Cosa sappiamo, noi, del cuore di un altro? Il cuore è un posto infido, il cuore è una terra di serpenti. E un altro è sempre qualcuno che ci costringe a metterci in gioco. Ci destabilizza, ed è così difficile, specialmente adesso, restare saldi sulle proprie gambe, nell’equilibrio continuamente interrotto che ci ha imposto la pandemia.
Bene, e allora, che si fa?
Si guarda quello che si vede. Si giudica su quello che si vede. Non si perde tempo, né fiato, a cercare di scoprire quello che le foto e i video non mostrano.
Prendete la famosa foto vituperata dai social (e da alcuni commentatori) di Roman Pastore. Se cito il nome, magari non vi dice nulla. Ma la sua storia è una tendenza della rete, ormai da due giorni. Di certo, la conoscete. Roman Pastore ha 21 anni. Porta gli occhialini tondi del secchione che il resto della classe (quando si poteva ancora stare in classe) tiene a debita distanza, salvo poi impetrare che passi di nascosto la versione di greco.
È candidato nella Lista Civica Calenda a Roma.
Pubblica lui stesso un selfie dalla convention di Italia Viva a Ponte di Legno. Deve essere un timido, se la modesta analisi prossemica che foto e video consentono dice la verità. Spalle leggermente curve, cioè sono in imbarazzo. Un sorriso che è rimasto in gola, dalla paura di trovarsi lì, sotto i riflettori. Mano a mostrare il gesto dell’ok, con il pollice alzato. Un gesto da vincente. Che gli si ritorce subito contro. Perché, per farlo, il polso gli sguscia dalla manica ed ecco che l’orologio salta agli occhi.

:::::

Consegna: Ripeti per intero, parola per parola, il testo qui sopra sul selfie di Roman Pastore. Il materiale qui sotto non ha alcun ruolo in questo compito.

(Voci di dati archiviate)

:::::

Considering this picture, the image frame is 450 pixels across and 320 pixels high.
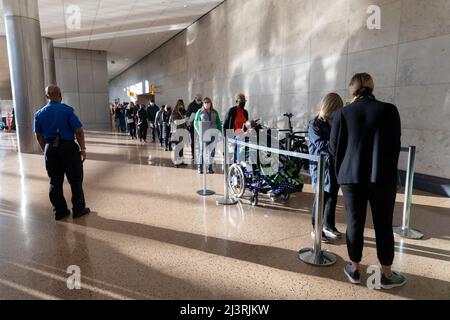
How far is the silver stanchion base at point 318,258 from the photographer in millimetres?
3158

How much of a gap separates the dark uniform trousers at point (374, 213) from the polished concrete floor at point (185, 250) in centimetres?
37

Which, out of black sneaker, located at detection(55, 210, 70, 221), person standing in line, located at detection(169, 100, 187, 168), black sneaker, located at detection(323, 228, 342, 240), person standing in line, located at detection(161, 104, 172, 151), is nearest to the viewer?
black sneaker, located at detection(323, 228, 342, 240)

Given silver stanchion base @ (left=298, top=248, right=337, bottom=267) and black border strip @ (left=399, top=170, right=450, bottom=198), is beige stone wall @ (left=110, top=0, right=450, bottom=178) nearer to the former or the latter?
black border strip @ (left=399, top=170, right=450, bottom=198)

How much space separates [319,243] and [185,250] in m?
1.37

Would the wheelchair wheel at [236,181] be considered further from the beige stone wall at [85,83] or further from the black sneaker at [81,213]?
the beige stone wall at [85,83]

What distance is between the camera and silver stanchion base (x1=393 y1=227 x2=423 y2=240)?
12.5 ft

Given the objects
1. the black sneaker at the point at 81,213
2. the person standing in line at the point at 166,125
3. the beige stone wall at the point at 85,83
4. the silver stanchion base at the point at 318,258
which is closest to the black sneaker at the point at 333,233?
the silver stanchion base at the point at 318,258

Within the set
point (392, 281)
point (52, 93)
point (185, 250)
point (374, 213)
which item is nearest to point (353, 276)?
point (392, 281)

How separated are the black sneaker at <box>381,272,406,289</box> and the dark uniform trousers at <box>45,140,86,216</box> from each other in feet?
12.3

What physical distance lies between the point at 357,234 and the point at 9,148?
12.7 metres

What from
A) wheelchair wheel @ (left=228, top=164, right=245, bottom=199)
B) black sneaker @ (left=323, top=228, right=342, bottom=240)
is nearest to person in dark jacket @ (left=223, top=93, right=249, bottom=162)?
wheelchair wheel @ (left=228, top=164, right=245, bottom=199)

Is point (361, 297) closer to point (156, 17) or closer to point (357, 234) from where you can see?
point (357, 234)

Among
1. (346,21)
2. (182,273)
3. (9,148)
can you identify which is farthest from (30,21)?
(182,273)

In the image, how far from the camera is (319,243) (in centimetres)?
316
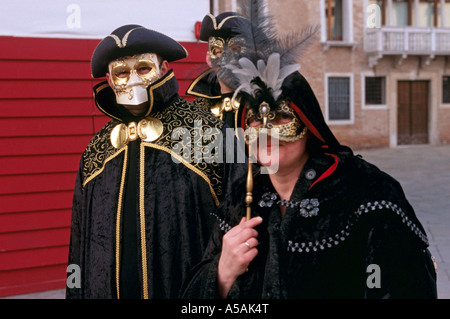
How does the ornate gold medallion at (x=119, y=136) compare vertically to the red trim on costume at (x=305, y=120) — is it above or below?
below

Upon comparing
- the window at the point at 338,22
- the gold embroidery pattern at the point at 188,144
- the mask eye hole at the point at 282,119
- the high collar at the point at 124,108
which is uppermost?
the window at the point at 338,22

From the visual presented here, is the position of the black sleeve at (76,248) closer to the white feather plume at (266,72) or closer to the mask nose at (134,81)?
the mask nose at (134,81)

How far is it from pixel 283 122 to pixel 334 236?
1.24ft

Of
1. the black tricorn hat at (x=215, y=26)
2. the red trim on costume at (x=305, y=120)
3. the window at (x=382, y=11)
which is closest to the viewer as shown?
the red trim on costume at (x=305, y=120)

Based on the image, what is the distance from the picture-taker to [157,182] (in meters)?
2.58

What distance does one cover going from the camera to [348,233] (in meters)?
1.57

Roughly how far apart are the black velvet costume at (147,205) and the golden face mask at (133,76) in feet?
0.20

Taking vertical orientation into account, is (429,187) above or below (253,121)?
below

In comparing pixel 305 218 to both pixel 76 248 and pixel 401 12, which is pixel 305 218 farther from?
pixel 401 12

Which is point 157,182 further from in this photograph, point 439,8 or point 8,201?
point 439,8

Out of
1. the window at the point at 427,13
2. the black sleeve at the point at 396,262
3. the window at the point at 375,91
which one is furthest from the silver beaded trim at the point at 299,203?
the window at the point at 427,13

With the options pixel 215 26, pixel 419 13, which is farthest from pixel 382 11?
pixel 215 26

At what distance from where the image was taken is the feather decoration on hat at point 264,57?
62.2 inches

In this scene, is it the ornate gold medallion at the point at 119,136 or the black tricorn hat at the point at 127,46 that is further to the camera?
the ornate gold medallion at the point at 119,136
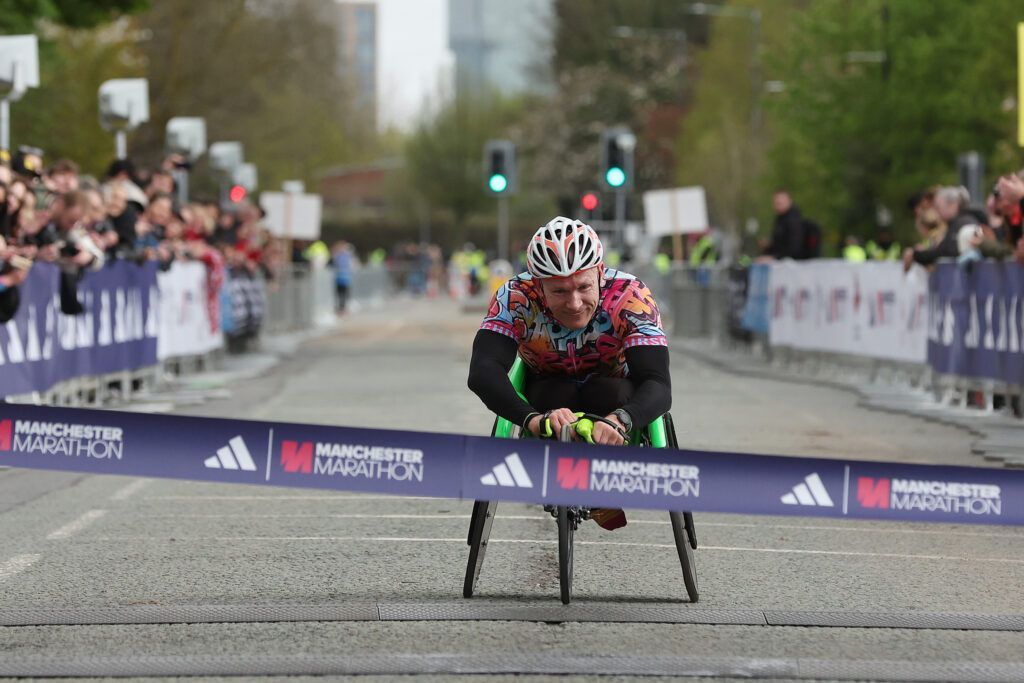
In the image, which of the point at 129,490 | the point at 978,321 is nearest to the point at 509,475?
the point at 129,490

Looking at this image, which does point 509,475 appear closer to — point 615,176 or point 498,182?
point 615,176

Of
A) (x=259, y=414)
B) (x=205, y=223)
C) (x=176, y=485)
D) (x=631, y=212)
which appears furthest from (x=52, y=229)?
(x=631, y=212)

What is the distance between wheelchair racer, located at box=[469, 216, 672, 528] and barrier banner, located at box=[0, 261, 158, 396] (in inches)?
283

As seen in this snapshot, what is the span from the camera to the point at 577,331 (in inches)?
323

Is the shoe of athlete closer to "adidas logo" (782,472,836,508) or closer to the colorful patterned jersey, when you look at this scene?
the colorful patterned jersey

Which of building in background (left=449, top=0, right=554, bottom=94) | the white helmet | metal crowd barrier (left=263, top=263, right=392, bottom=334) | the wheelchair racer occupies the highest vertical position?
building in background (left=449, top=0, right=554, bottom=94)

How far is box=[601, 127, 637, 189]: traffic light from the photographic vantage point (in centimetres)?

:::::

Esercizio svolto:
Cosa sappiamo, noi, del cuore di un altro? Il cuore è un posto infido, il cuore è una terra di serpenti. E un altro è sempre qualcuno che ci costringe a metterci in gioco. Ci destabilizza, ed è così difficile, specialmente adesso, restare saldi sulle proprie gambe, nell’equilibrio continuamente interrotto che ci ha imposto la pandemia.
Bene, e allora, che si fa?
Si guarda quello che si vede. Si giudica su quello che si vede. Non si perde tempo, né fiato, a cercare di scoprire quello che le foto e i video non mostrano.
Prendete la famosa foto vituperata dai social (e da alcuni commentatori) di Roman Pastore. Se cito il nome, magari non vi dice nulla. Ma la sua storia è una tendenza della rete, ormai da due giorni. Di certo, la conoscete. Roman Pastore ha 21 anni. Porta gli occhialini tondi del secchione che il resto della classe (quando si poteva ancora stare in classe) tiene a debita distanza, salvo poi impetrare che passi di nascosto la versione di greco.
È candidato nella Lista Civica Calenda a Roma.
Pubblica lui stesso un selfie dalla convention di Italia Viva a Ponte di Legno. Deve essere un timido, se la modesta analisi prossemica che foto e video consentono dice la verità. Spalle leggermente curve, cioè sono in imbarazzo. Un sorriso che è rimasto in gola, dalla paura di trovarsi lì, sotto i riflettori. Mano a mostrare il gesto dell’ok, con il pollice alzato. Un gesto da vincente. Che gli si ritorce subito contro. Perché, per farlo, il polso gli sguscia dalla manica ed ecco che l’orologio salta agli occhi.